SWOT — an honest read
Strengths
- Whitelabel chat UI + 14 dashboards shipped modular
- Tenant, quota, routing, auth, memory, audit — all six pieces real in alpha.3
- Model-agnostic backend layer: Ollama, vLLM, OpenAI-compat, Anthropic, xAI, Groq, Together
- Open source — no vendor lock-in angle for sovereign-cloud sell
Weaknesses
- Billing hook is generic (metrics + audit feeds) — Stripe / Zuora integrations are customer-built
- No vendor-grade SLA yet; 24×7 commercial support is a contract item
- alpha.3 — maturing fast but not yet at the stability of established SaaS platforms
- Marketplace of third-party extensions still thin
Opportunities
- Sovereign-cloud push in EU / Middle East / Southeast Asia
- Hyperscaler fatigue among enterprise buyers
- GDPR + AI Act enforcement making “EU data residency” a paid feature
- Growth of smaller GPU clouds that need a control plane they don’t want to build
Threats
- Hyperscaler undercutting on commodity inference
- Proprietary control planes (Bedrock, Azure AI Studio) with deep AWS/Azure integration
- Other OSS orchestration stacks (LiteLLM, OpenDevin) for lighter use cases
- Providers building their own bespoke control plane instead of buying one
First entry points — concrete value in 30 / 90 / 180 days
Stand up the reference stack
Deploy alpha.3 on a single box. Wire your GPU fleet as backends. Whitelabel the webchat with your brand in one CSS patch.

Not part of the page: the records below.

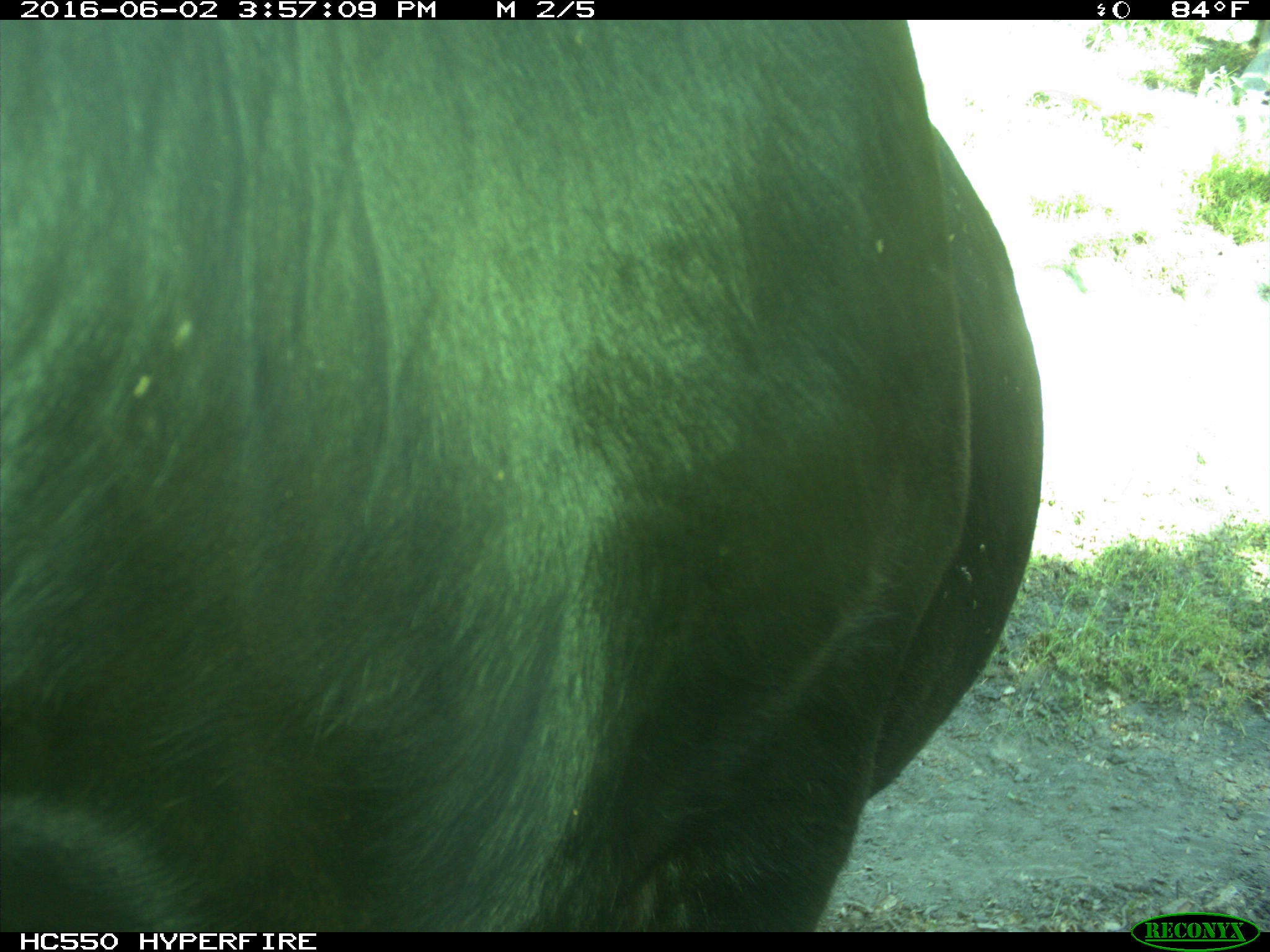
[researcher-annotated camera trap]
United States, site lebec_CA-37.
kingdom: Animalia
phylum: Chordata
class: Mammalia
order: Artiodactyla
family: Bovidae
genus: Bos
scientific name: Bos taurus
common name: domestic cow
Bos taurus (domestic cow).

Test with 3 internal tenants.
First paying tenant
Onboard a friendly customer with API keys + quota. Usage metering into your billing system via /metrics. SLA draft, audit report scheduled monthly.
Commercial launch
Tiered pricing live. 5-10 tenants. Support rotation documented. Extensions marketplace for vertical connectors. Ready for the next fundraise conversation.